APR - Annual Percentage rate (%)
The Annual Percentage Rate (APR) represents a measure of the total cost of borrowing and its aim is to allow a fair comparison, between different lenders, of the overall cost of lending.


Bank of England Base Rate (%)

Every month the Bank of England sets the interest base rate (%) in which is the cost of borrowing from the bank. This rises and falls in line with inflation and other financial factors.


Cash back Mortgages

Many lenders offer a cash sum once the mortgage has completed. The sum usually varies according to the size of the mortgage loan.


Capped rate mortgage (%)
The interest rate has an upper fixed limit, known as the cap. The lenders normal variable rate will apply, but will be subject to the capped rate. Should the variable rate exceed the cap, the borrower has the advantage of paying the capped rate.


Discounted Rate Mortgage

This takes the form of a genuine discount off the normal variable interest rate (e.g 2% off for 3 years). It is not a deferment of capital and interest payments.


Fixed Rate Mortgage

The borrower is able to 'Lock in' to a fixed interest ratemortgage payment for a specified period, usually between one to five years. At the end of the period, the rate reverts to the lenders' prevailing variable rate. This schene is popular with first-time buyers and others who want to be able to budget precisley.

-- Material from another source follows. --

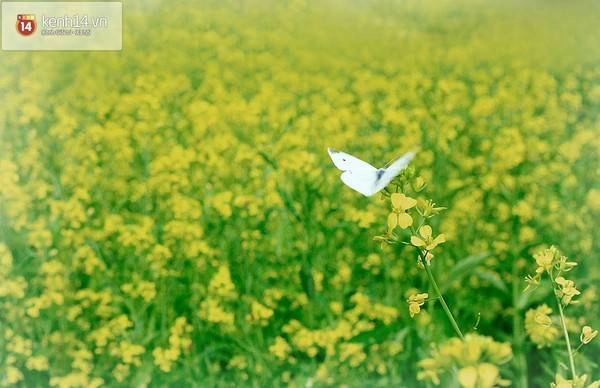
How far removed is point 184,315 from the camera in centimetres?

However, there is often a substantial arrangement fee, and ther may be restructionsor penalties on changing to another lender.



Interest Only Mortgage

In the case of interest only mortgage loan, the monthly payments made to the mortgage lender are solely to pay interest on the loan. NO Capital repayments are made to the mortgage lender during the term of the loan, the capital amount is still outstanding after the end of the mortgage term. The borrower still has the responsibility of repaying this capital amount outstanding.

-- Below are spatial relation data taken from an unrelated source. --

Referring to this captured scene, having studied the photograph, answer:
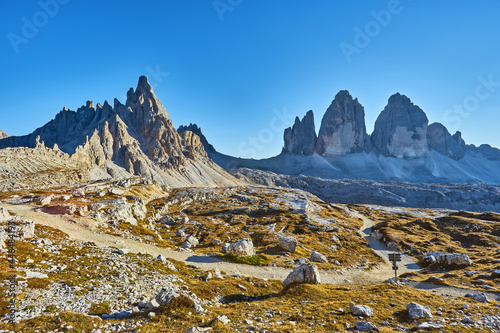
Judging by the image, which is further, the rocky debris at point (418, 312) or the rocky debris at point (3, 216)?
the rocky debris at point (3, 216)

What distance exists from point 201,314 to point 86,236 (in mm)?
29055

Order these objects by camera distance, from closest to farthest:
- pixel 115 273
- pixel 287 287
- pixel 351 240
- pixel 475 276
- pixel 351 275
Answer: pixel 115 273, pixel 287 287, pixel 475 276, pixel 351 275, pixel 351 240

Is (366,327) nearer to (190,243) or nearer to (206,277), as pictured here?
(206,277)

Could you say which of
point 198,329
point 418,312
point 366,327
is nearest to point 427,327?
point 418,312

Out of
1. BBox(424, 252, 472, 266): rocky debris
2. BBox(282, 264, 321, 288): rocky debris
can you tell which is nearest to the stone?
BBox(282, 264, 321, 288): rocky debris

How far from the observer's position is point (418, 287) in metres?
36.9

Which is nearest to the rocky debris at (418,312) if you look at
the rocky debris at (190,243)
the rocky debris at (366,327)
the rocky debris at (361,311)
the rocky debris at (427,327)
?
the rocky debris at (427,327)

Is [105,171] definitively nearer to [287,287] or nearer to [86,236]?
[86,236]

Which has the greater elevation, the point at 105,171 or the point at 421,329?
the point at 105,171

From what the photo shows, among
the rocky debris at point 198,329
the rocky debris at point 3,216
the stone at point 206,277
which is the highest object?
the rocky debris at point 3,216

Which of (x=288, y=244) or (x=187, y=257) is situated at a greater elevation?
(x=288, y=244)

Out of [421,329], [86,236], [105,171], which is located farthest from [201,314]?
[105,171]

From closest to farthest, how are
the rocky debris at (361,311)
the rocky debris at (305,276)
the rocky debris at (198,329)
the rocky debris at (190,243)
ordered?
the rocky debris at (198,329)
the rocky debris at (361,311)
the rocky debris at (305,276)
the rocky debris at (190,243)

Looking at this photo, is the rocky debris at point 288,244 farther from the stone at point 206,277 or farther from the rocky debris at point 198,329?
the rocky debris at point 198,329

Libor Rate - London Inter Bank offer Rate
LIBOR rate is the interest rate that the largest international banks charge each other for loans.


Tracker Rate Mortgage
As the name suggests, these mortgages are linked to the base rate set by the Bank of England. The base rate is reviewed once a month and reflects the cost of borrowing from the Bank of England. The Tracker mortgages rate will give the borrower the certainty that their payments will rise and fall in line with the base rate. It should be noted that the lender does charge a premium above the interest base rate.

 

Remortgage
The amount from an existing mortgage loan amount is taken over by another mortgage lender. Borrowers do this for a number of reasons, to get a better deal or borrowing more for home improvements, debt consolidation or for business purposes.

 

Repayment Mortgage
The borrower makes a monthly repayments to the mortgage lender, and each monthly amount partly consists of interest and capital repayment. The higher the interest rate(for any given mortgage amount and term), the higher the monthly mortgage repayment. This method of payment is the safest, as it ensure that the mortgage will be repaid at the end of the mortgage term- provided that all mortgage payments are up to date.

Second Charge - Secured Loan
A second charge is an additional loan from a different lender, and secured by a second charge on the property. This means if the borrower defaulted on the repayments, the main mortgage would be paid first out of the sale of the property proceeds. Because the lenders security takes second place the interest rates are generally higher on the second loan – though normally not as high as an unsecured loan.

 

SVR - Standard Variable Rate (% Interest)
This is the basic method, with monthly payments going up and down without limit as interest rates change. One disadvantage is that the borrowers cannot easily predict the level of future payments, which can cause budgeting problems.